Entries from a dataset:
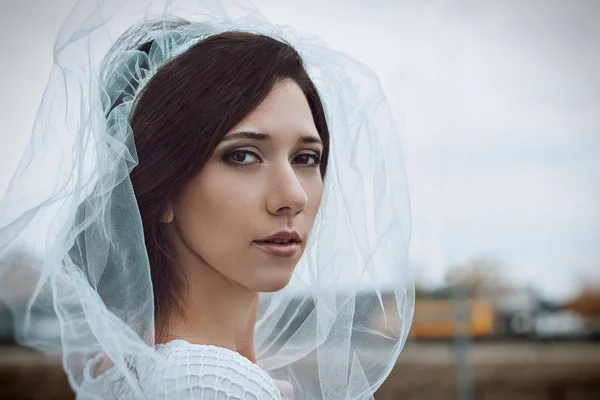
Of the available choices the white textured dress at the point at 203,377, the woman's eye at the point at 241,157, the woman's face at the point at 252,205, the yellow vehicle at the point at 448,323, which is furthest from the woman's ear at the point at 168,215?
the yellow vehicle at the point at 448,323

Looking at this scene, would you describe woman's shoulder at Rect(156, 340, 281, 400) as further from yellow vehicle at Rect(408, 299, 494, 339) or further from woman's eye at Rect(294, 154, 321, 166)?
yellow vehicle at Rect(408, 299, 494, 339)

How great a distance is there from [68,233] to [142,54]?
16.4 inches

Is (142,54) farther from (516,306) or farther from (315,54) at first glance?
(516,306)

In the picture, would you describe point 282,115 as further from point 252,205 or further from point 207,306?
point 207,306

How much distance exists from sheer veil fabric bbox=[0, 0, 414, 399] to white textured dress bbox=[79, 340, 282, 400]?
0.10 feet

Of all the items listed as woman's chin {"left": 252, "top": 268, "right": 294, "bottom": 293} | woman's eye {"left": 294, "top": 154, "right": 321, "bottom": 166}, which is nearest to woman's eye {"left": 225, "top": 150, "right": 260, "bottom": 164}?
woman's eye {"left": 294, "top": 154, "right": 321, "bottom": 166}

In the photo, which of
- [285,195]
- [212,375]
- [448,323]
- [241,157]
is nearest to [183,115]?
[241,157]

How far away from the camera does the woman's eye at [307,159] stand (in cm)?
132

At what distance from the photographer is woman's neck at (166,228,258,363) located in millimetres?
1255

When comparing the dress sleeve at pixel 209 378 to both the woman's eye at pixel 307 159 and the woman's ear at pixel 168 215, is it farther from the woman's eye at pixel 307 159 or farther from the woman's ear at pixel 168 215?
the woman's eye at pixel 307 159

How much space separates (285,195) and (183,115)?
257 mm

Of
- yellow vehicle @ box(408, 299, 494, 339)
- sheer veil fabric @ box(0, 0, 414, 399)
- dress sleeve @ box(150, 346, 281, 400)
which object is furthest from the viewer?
yellow vehicle @ box(408, 299, 494, 339)

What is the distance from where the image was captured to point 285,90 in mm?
1301

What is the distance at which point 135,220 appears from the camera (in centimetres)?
118
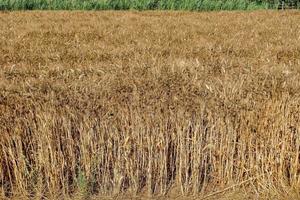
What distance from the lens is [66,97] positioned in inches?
123

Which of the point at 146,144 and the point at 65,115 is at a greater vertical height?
the point at 65,115

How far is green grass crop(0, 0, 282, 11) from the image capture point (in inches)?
909

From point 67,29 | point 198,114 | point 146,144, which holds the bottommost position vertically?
point 67,29

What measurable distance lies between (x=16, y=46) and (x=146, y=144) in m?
5.73

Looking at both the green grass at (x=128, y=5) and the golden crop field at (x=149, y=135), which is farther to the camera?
the green grass at (x=128, y=5)

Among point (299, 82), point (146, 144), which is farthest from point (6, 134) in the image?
point (299, 82)

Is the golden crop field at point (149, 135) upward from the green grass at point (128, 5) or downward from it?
upward

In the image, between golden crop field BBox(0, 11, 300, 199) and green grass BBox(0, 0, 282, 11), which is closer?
golden crop field BBox(0, 11, 300, 199)

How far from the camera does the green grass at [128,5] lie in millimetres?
23078

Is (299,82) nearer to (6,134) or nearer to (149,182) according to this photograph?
(149,182)

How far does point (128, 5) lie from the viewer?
2509 centimetres

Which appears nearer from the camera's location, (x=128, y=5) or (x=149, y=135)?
(x=149, y=135)

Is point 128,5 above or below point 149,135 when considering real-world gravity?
below

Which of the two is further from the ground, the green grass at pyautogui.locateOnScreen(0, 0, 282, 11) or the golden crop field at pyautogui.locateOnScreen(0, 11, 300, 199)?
the golden crop field at pyautogui.locateOnScreen(0, 11, 300, 199)
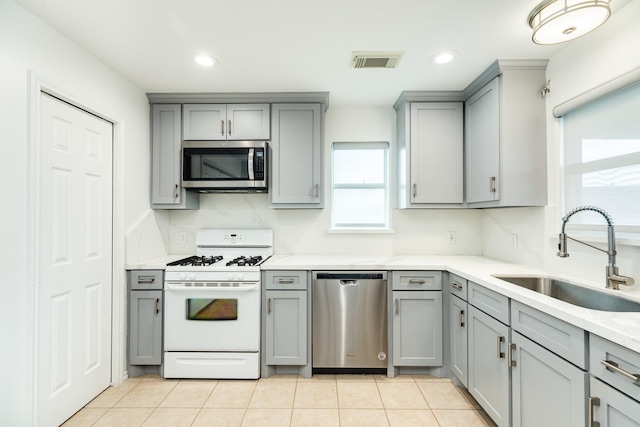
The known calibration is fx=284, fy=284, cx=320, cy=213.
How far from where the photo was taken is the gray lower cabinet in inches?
90.4

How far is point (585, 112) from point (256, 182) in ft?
7.91

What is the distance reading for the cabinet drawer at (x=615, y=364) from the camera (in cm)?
93

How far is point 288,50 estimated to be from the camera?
1.95 m

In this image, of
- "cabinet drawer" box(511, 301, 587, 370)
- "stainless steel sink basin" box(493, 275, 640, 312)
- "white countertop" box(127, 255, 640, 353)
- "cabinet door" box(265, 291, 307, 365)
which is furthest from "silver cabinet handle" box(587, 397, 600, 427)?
"cabinet door" box(265, 291, 307, 365)

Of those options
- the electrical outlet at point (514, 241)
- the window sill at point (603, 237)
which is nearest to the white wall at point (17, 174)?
the window sill at point (603, 237)

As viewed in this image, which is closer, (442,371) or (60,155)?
(60,155)

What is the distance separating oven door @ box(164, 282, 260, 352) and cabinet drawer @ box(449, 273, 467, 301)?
1.53 metres

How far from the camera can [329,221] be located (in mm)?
2967

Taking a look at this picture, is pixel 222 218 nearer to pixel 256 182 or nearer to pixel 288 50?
pixel 256 182

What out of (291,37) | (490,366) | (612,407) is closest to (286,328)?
(490,366)

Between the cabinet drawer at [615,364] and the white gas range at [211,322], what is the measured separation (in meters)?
1.94

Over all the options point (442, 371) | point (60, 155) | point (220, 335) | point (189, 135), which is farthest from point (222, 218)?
point (442, 371)

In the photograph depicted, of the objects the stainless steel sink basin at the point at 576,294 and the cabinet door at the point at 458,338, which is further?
the cabinet door at the point at 458,338

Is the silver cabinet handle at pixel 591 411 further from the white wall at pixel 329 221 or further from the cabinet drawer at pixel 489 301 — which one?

■ Task directions
Please rewrite the stretch from the line containing "Taking a look" through the end of the data as a numbered list, leaving out the blank lines.

■ The completed task
1. Taking a look at this picture, is pixel 222 218 nearer to pixel 256 182 or nearer to pixel 288 50?
2. pixel 256 182
3. What out of (291,37) | (490,366) | (612,407) is closest to (286,328)?
4. (490,366)
5. Between the cabinet drawer at [615,364] and the white gas range at [211,322], what is the measured separation (in meters)?
6. 1.94
7. Over all the options point (442, 371) | point (60, 155) | point (220, 335) | point (189, 135), which is farthest from point (222, 218)?
8. point (442, 371)
9. In the photograph depicted, of the objects the stainless steel sink basin at the point at 576,294 and the cabinet door at the point at 458,338, which is further?
10. the cabinet door at the point at 458,338
11. Is the silver cabinet handle at pixel 591 411 further from the white wall at pixel 329 221 or further from the cabinet drawer at pixel 489 301 — which one?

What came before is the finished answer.